Tosh’s strength is centered in his innovative use of gender and cultural studies to critically read his sources. His main primary sources include advice literature, diaries and journals, magazines, legal codes, and photographs. Tosh is able to engage with Victorian gendered ideals by studying advice books, which varied from home life to Christian Manliness to rearing children. At the same time, diaries allow him to peak into the expressed emotions of Victorian couples. Combined, these sources illustrate that emotional care and labor are linked to class and culture. In addition, Tosh explains the importance of gender studies, Victorian histories, woman studies, history of emotion (such as Peter Gay), history of childhood, and religious studies.

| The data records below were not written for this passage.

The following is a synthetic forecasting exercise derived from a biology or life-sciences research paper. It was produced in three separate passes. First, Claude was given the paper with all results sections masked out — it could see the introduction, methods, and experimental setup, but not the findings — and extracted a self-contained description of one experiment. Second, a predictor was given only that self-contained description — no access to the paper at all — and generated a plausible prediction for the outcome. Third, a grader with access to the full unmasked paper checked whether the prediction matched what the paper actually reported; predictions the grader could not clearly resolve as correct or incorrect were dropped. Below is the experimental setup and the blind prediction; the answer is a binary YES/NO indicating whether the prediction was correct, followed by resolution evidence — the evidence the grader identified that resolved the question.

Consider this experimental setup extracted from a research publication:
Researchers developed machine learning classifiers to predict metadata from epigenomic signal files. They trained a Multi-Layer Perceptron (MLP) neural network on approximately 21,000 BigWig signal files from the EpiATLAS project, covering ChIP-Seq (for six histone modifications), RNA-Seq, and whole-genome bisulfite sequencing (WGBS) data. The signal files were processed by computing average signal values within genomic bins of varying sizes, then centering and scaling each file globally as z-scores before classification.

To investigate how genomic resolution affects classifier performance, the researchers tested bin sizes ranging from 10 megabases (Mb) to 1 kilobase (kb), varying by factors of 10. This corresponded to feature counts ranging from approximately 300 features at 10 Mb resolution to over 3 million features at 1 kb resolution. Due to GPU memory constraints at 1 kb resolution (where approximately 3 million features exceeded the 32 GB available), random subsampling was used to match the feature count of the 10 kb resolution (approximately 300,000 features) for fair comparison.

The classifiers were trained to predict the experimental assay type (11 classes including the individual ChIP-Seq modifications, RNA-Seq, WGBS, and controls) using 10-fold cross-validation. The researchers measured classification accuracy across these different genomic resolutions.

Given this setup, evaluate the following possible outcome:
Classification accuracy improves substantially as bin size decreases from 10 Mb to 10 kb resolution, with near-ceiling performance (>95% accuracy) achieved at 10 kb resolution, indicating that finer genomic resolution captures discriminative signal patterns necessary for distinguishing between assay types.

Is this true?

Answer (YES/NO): NO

One other useful source was Clifford Geertz’s work, which urged Tosh to think about “webs of relationships,” breaking the study of masculinity and patriarchy from the usual space: the public. By using an interdisciplinary approach, as well as sources typically viewed as “woman studies” sources, Tosh is able to provide Victorian masculinity a progressing life.

The second important theme addressed in the study is domesticity, which became an important ideal for Victorian masculinity. While domesticity, a nineteenth century invention, deeply affected the lives of both men and women, it is typically treated as a female experience. However, Tosh argues that domesticity is integral and important when studying masculinity. He describes domesticity as a “web of obligations” that delineates “a state of mind as well as a physical orientation.” In other words, the domestic and ideal home created expectations that marked societal rhythms that were rewarded if met. For example, married men with families (a wife and children) were given promotions above bachelors. Also, men were expected to oversee that home life matched moral and class ideals. The growth of the middle-class meant more stratification and a desire by those in the upper echelons to imitate or socialize with the elite. This also created a shift in the image of middle-class women from lascivious and dangerous to pure and spiritual. The more that women engaged with this construct, as the harbinger of moral superiority, the greater they would achieve familial and social leverage. It also meant that men who engaged in the impurity of business and trade could be given more blame for an unruly household. Victorian culture created a home and work dichotomy that symbolized purity and murky territories.
Home became a place of refuge from the shifting political landscape brought about by the expansion of capitalism and pressures of modernity. Thus, a new social norm was created where having a peaceful and amicable domestic life became an aspiration. Despite these changes, the reproductive and emotional needs of the male patriarch remained central to the rhythms of the ideal home. The home was central to Victorian masculinity because of two reasons. First, it was a space that symbolized the patriarch’s (head of household) social standing. Second, as a place of refuge, the home provided the patriarch with emotional care that was denied by the public, modern world. While the home was not synonymous with domesticity, they were interrelated. Tosh demonstrates that Victorian masculine domesticity expressed how well a man ruled and provided for his household, which differed from female domesticity markers. However, the domestic and home ideals were not static concepts that could escape dialectic shifts.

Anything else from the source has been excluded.